## Document excerpt
-- Begin --

Stedman and Hutchinson, comps. A Library of American Literature:
An Anthology in Eleven Volumes. 1891.
Vols. IX–XI: Literature of the Republic, Part IV., 1861–1889

Of the Discovery of Witches

By Increase Mather (1639–1723)

[From Cases of Conscience concerning Evil Spirits. 1693.]

IF the things which have been mentioned are not infallible proofs of guilt in the accused party, it is then queried, Whether there are any discoveries of this crime, which jurors and judges may with a safe conscience proceed upon to the conviction and condemnation of the persons under suspicion?

Let me here premise two things,

1. The evidence in this crime ought to be as clear as in any other crimes of a capital nature. The Word of God does nowhere intimate, that a less clear evidence, or that fewer or other witnesses may be taken as sufficient to convict a man of sorcery, which would not be enough to convict him were he charged with another evil worthy of death; if we may not take the oath of a distracted person, or of a possessed person in a case of murder, theft, felony of any sort, then neither may we do it in the case of witchcraft.

-- End --

## Data segment
-- Begin --

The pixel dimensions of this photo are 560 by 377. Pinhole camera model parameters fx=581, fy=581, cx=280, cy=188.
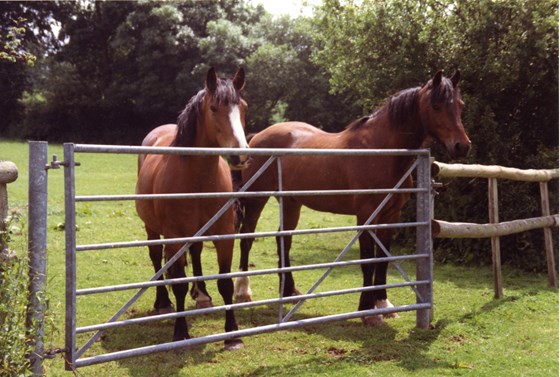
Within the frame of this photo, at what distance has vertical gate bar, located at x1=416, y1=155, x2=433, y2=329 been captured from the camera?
486 centimetres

-- End --

## What you should do
Write out the whole excerpt on the discovery of witches word for word. The listing plays no part in what comes next.

## Exercise response
Stedman and Hutchinson, comps. A Library of American Literature:
An Anthology in Eleven Volumes. 1891.
Vols. IX–XI: Literature of the Republic, Part IV., 1861–1889

Of the Discovery of Witches

By Increase Mather (1639–1723)

[From Cases of Conscience concerning Evil Spirits. 1693.]

IF the things which have been mentioned are not infallible proofs of guilt in the accused party, it is then queried, Whether there are any discoveries of this crime, which jurors and judges may with a safe conscience proceed upon to the conviction and condemnation of the persons under suspicion?

Let me here premise two things,

1. The evidence in this crime ought to be as clear as in any other crimes of a capital nature. The Word of God does nowhere intimate, that a less clear evidence, or that fewer or other witnesses may be taken as sufficient to convict a man of sorcery, which would not be enough to convict him were he charged with another evil worthy of death; if we may not take the oath of a distracted person, or of a possessed person in a case of murder, theft, felony of any sort, then neither may we do it in the case of witchcraft.